**YOUR GOAL:**
Copy the lines of the material below word for word, from the line containing "At what distance from" through the line containing "How far from the capture", both included.

--------

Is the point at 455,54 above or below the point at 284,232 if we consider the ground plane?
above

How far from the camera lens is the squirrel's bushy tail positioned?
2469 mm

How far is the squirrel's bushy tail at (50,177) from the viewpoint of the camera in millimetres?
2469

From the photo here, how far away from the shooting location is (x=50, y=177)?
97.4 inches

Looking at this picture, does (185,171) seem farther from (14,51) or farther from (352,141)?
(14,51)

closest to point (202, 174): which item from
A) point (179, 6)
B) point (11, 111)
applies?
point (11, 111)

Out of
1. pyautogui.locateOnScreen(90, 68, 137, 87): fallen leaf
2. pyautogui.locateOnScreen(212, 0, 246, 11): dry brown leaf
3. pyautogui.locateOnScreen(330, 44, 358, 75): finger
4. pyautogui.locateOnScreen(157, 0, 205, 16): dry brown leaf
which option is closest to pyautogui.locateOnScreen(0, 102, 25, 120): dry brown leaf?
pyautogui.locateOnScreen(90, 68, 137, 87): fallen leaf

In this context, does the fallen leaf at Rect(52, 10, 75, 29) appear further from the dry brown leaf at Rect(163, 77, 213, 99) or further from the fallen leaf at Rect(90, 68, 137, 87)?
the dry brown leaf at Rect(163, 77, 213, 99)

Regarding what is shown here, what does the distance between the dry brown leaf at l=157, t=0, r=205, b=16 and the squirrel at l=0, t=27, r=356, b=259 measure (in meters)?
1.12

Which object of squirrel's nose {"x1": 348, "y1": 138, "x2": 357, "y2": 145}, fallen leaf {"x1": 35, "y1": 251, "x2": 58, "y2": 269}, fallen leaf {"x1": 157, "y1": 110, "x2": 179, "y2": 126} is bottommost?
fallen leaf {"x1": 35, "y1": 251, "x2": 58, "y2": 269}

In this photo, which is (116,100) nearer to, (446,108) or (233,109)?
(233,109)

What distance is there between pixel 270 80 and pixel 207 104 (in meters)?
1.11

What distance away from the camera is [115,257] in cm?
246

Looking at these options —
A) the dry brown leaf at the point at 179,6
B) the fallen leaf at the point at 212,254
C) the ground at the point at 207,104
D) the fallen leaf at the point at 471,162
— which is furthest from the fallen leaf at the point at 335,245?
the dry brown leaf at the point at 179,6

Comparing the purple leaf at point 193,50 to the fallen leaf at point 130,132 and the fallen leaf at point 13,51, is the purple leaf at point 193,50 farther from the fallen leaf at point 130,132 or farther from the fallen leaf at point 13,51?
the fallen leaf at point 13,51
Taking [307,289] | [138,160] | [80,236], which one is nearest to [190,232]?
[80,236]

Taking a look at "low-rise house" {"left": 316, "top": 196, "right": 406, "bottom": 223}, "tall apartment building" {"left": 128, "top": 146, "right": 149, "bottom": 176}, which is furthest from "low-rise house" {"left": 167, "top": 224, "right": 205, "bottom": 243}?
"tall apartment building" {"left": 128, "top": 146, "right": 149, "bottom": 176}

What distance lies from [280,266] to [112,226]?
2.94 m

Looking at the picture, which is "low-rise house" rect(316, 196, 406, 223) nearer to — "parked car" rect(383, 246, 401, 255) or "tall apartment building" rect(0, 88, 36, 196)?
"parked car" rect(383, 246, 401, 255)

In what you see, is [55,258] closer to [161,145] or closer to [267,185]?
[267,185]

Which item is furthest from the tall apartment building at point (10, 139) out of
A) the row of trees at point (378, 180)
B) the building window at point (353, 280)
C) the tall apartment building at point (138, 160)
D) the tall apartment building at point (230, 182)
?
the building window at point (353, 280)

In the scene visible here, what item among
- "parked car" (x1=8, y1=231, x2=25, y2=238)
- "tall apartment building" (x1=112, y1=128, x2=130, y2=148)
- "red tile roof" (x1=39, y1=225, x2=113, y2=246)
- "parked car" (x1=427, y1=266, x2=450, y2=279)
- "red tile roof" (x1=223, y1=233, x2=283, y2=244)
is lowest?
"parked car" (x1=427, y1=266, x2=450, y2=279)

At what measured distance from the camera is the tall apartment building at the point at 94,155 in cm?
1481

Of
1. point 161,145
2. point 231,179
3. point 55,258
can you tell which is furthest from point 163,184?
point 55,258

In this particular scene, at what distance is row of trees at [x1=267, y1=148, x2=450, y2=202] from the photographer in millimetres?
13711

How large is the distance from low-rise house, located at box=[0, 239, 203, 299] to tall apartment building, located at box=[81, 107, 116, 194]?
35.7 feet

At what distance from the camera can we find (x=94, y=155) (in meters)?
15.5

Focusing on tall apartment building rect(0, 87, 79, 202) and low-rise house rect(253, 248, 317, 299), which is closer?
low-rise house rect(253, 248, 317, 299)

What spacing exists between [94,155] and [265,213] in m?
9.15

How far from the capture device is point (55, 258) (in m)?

--------

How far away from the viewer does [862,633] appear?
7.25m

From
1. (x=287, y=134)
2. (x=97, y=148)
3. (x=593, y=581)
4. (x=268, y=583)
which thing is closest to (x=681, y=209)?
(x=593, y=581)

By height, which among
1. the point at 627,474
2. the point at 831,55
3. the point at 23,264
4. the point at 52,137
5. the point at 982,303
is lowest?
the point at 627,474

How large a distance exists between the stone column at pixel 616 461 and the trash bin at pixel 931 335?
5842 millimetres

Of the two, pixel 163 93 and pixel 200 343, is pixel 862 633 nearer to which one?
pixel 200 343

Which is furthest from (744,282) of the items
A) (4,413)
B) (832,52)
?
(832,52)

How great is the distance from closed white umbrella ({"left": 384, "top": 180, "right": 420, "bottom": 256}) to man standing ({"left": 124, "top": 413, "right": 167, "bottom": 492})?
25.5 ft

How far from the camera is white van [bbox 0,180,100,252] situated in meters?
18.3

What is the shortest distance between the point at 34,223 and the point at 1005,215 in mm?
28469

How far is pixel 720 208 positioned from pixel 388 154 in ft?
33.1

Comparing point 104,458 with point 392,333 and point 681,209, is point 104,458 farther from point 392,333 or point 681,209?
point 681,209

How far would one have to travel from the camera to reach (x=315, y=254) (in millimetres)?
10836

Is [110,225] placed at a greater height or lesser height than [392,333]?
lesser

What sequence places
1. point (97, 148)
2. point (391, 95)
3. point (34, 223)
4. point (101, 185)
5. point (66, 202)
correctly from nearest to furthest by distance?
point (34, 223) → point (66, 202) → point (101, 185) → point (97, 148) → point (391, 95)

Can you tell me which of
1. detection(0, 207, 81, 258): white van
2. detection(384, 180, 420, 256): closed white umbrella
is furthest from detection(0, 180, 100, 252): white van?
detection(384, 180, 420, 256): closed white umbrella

--------

**RESULT FOR THIS TASK:**
At what distance from the camera can we find (x=94, y=155) (in meters)?
15.5

Focusing on tall apartment building rect(0, 87, 79, 202) and low-rise house rect(253, 248, 317, 299), which is closer?
low-rise house rect(253, 248, 317, 299)

What spacing exists between [94,155] and [265,213] in m?
9.15

How far from the capture device is point (55, 258) (in m)?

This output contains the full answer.